O Ibovespa terminou em alta de 1,59 por cento, a 54.617 pontos. O volume financeiro alcançou 6,9 bilhões de reais.

A Vale divulgou nesta quarta-feira que produziu 74,5 milhões de toneladas de minério de ferro nos primeiros três meses do ano, sua maior produção de minério para o período, equivalente a uma alta de 4,9 por cento ante o ano passado.

Para analistas, os dados não trouxeram grandes surpresas, mas a equipe do Bradesco BBI viu nos detalhes dos números os primeiros sinais de que a companhia já está ajustando sua produção de minério a um mercado mais desafiador.

Operadores atrelaram a disparada das ações principalmente à alta dos preços do minério de ferro, com as compras para cobrir posições vendidas nos papéis da empresa acentuando os ganhos (short squeeze).

O anúncio da BHP Billiton de que adiará expansão na sua produção de minério também contribuiu para que as preferenciais da Vale avançassem 9,81 por cento, maior alta diária desde dezembro de 2008. As ações ordinárias saltaram 9,7 por cento, maior avanço desde maio de 2009.

A estatal Petrobras fechou em alta, revertendo as perdas iniciais, com as preferenciais subindo 0,23 por cento e as ordinárias avançando 0,53 por cento.
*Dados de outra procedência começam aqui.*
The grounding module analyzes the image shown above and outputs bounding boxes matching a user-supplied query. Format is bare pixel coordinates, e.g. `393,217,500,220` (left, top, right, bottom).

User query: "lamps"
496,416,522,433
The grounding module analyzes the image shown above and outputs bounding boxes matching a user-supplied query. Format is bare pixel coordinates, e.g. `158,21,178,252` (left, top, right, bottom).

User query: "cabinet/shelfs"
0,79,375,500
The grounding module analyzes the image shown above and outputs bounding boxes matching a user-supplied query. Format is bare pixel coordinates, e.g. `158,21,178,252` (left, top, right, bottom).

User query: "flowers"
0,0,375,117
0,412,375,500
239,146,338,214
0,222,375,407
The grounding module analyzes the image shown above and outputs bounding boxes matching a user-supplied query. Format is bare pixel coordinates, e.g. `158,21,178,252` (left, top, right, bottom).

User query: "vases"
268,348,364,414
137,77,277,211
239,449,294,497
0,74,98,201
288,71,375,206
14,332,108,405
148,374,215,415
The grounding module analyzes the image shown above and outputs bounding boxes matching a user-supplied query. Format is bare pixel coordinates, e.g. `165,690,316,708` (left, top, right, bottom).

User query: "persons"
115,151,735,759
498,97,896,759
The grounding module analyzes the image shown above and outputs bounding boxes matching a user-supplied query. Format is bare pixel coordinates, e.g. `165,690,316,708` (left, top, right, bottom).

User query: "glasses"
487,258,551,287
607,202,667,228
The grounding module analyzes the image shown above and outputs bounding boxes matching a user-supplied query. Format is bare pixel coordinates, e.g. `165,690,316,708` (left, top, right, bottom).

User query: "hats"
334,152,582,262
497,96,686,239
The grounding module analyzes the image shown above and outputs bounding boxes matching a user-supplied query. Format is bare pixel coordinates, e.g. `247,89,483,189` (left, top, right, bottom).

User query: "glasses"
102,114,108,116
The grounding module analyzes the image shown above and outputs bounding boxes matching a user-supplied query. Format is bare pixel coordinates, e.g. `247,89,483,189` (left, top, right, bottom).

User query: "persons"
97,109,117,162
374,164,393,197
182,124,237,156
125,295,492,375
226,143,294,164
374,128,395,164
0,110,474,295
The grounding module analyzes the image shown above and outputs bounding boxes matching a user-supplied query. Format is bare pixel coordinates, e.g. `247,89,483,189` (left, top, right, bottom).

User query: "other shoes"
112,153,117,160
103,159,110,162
A companhia divulga os resultados auditados do terceiro e quarto trimestres ainda nesta quarta-feira, e está agendada para as 18h uma entrevista coletiva com integrantes da diretoria para comentar os dados.

“Com a divulgação do balanço nesta quarta-feira, os problemas estão longe de acabar, mas parece que as perspectivas mais sombrias começam a ser afastadas”, escreveu o gestor Alexandre Póvoa, sócio da Canepa Asset Management.

Ele citou que o “risco Petrobras” é uma das “três tampas” estão sendo gradativamente removidas para a alta do mercado acionário local, assim como o risco de racionamento e de alta mais cedo do juro norte-americano.

“Os mercados continuam bastante difíceis de serem operados, com a liquidez mundial extrema ofuscando as fragilidades macroeconômicas do globo”, afirmou, em carta trimestral da Canepa a clientes.

Bancos reforçaram a trajetória ascendente, com Itaú Unibanco (ITUB4.SA) e Banco do Brasil fechando com altas respectivas de 2,79 e 4,05 por cento. Mesmo Bradesco (BBDC4.SA) ganhou fôlego à tarde, terminando em alta de 1,34 por cento, mesmo após ser cortado para “venda” pelo Goldman Sachs.

Eletrobras figurou na ponta positiva do índice, com as ações avançando ao redor de 6 por cento. O BTG Pactual destacou sete concessões da empresa em relatório nesta quarta-feira em que analisou a possibilidade de agentes do setor voltarem a comprar distribuidoras em situação operacional mais complicada.

As fabricantes de papel e celulose Fibria e Suzano fecharam sem uma direção única, em sessão de dólar em baixa ante o real, apesar de nova queda nos estoques de celulose de fibra curta em março.